As Tata Motors’ CTO, Petkar’s thought process can be said to be backed by his engineer-first approach. During his presentation, he outlined how organisations can employ the best engineering practices during the shutdown phase. Right from reviewing and taking decisions to supporting employees with health issues with HR and administration guidance. “A structured approach during such a crisis can help address and make things easier. Once the shutdown is lifted, not everything will restart on the first day, we will need to still continue to maintain certain learnings such as social distancing,” added Petkar.
Summarising his thoughts, Petkar said that OEMs have swiftly responded to the shutdown call amidst the present scenario. It is important that organsiations tackle immediate priorities in structured/phased manner, while also ensuring protecting its employees, IPR and ecosystem first. He believes it is important to prioritise long term engineering deliverables and initiatives in near term, but understand that not everything can be delivered.
"Industry is in the process of discovering the WFH culture. The safety aspect is the topmost priority across industry from manufacturing to warehousing. The challenge is to come up with ways to engage with employees while they are working from home."
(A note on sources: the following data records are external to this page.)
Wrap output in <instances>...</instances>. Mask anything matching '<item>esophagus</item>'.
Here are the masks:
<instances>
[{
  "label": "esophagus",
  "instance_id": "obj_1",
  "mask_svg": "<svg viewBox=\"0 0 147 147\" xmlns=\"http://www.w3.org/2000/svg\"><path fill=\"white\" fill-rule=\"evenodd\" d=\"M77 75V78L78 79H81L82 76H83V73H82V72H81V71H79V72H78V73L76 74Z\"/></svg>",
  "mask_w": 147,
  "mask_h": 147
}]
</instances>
He pointed out that while the Coronovirus has impacted our present, it will undeniably have an influence on how the society and jobs function in the future. Petkar says that we need to prepare for a changed world: Prioritised, new and faster ways of engineering work. “Engineering activities should not be compromised, we should look at what are the best way to continue work from home. The lock-down is also proving to be a great learning experience for engineering. Thanks to digital tools and connectivity, we are able to harness the potential of technology. This is a good time to strategise and prioritise projects for the future."
A well informed and digitally connected engineering fraternity will pave the future. And the current scenario presents a good opportunity to upgrade and learn something new. Work From Home is an opportunity to learn and upgrade and also a good way to conserve cash and cut down discretionary spend. Companies should and will look at more collaboration with external partners. Going forward, collaboration is going to be key. People have realised the importance of supporting and working with each other. This pandemic is paving the way for significant collaborative opportunities across the value chains,” concluded Petkar.